Айрис, опустив глаза, пила кофе. Ее муж никогда не скажет так про нее.
— Как Тео? Настроение получше? — спросил папа. И, покачав головой, добавил: — Бедняга, что он пережил!
— Вы очень кстати вступили в клуб, — промолвила мама. — Там и теннис, и всякий другой спорт. И общение. Это лечит.
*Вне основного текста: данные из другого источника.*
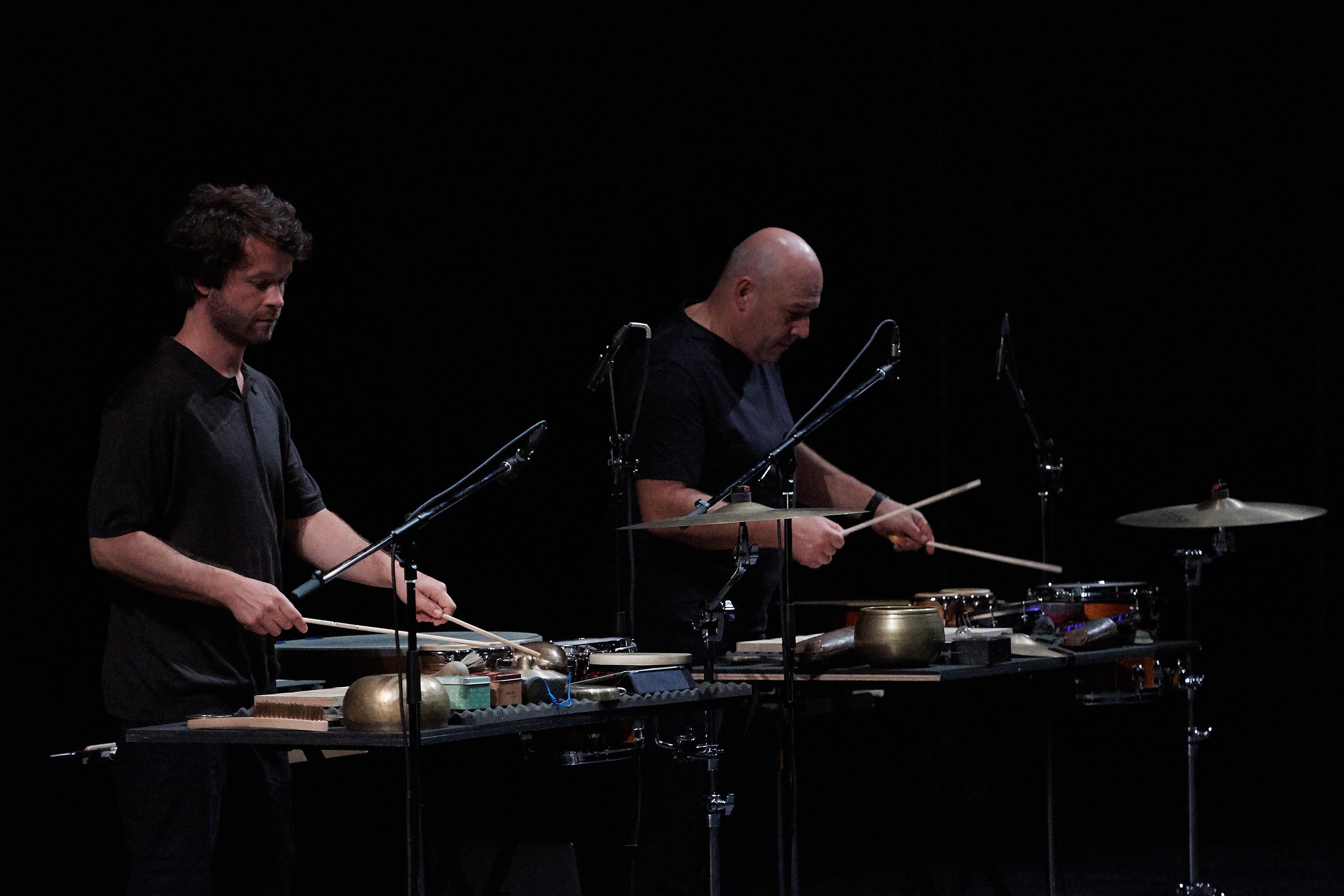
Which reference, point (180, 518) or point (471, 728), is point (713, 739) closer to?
point (471, 728)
— Я, честно сказать, немало удивился, когда вы вступили, — заметил папа и снова, на сей раз неодобрительно, покачал головой. — Уж больно бойкая там публика. И пьют чересчур много.
— Ничего подобного, — возразила Анна. — В клубе, как и везде, попадаются самые разные люди. Ты же не водишь знакомство со всеми подряд. Там тоже можно выбирать. Кстати, многие наши друзья состоят в этом клубе. Они, по-твоему, бойкие? Да?
— Все равно, — не сдавался папа, — там околачивается множество сомнительных личностей. Я никак не думал, что такая атмосфера придется Тео по нраву.
Айрис попыталась оправдать мужа:
— Он играет в теннис, ненадолго заходит в бассейн и возвращается домой.
— А тебе, судя по всему, клубная суета не по душе? — Папа явно не желал менять тему.
— Мне все равно.
— У них же там, прости Господи, публичный дом! Сборище блудливых котов и кошек!
Эрик засмеялся. Мама удивленно вздернула брови:
— Бог мой! Джозеф! Что за выражения!
— Сильные выражения. И вполне заслуженные! Я недавно обедал в компании клубных завсегдатаев. Некоторые — мои ровесники. Некоторые даже старше. Только двое, кроме меня, живут с первыми женами. А остальных тошно слушать! По три выводка детей — от каждой жены; все вперемешку — свои дети, приемные, не разберешь. Один тип женился на девице моложе его собственной дочери; другой спутался с чужой женой. Тьфу! Безумие какое-то!
— Дед, а что ты предлагаешь? Переделать мир? — спросил Эрик.
— Не знаю. Но одно скажу точно: спускать таким людям нельзя. Если так дело пойдет, скоро семей-то настоящих не останется. Помнишь, что сказано в Законе Моисеевом о блуднице? Ее надо закидать камнями!
— Джозеф, — тихонько проговорила мама, — не в буквальном же смысле?
— Разумеется, нет. Фигура речи. Но чего определенно нельзя делать, так это приглашать блудницу в дом и сажать ее за один стол со своей женой. Таким людям не место в обществе! Ох уж мне эти разводы! Одно прелюбодейство на уме!
— Ты похож на Мери Малоун, — засмеялась мама. — Добропорядочный старомодный католик!
— Мы с Малоунами о многом судим одинаково. Мы прожили бок о бок долгую жизнь. Ты это знаешь не хуже меня. О, вот и Тео!
Тео с ракеткой в руках остановился на пороге. Свитер небрежно наброшен на плечи, рукава стянуты спереди узлом. Он так благородно, так ненарочито элегантен. Должно быть, не я одна, а все, все до единой женщины видят это. Тео сел к столу.
— Мы тут беседовали о клубе, — обратился к нему папа.
— Я знаю. Слышал, перед тем как войти.
— Н-да. Похоже, наши единоверцы постепенно ассимилируются. Им уже не отрясти с ног и подола грязь современной цивилизации.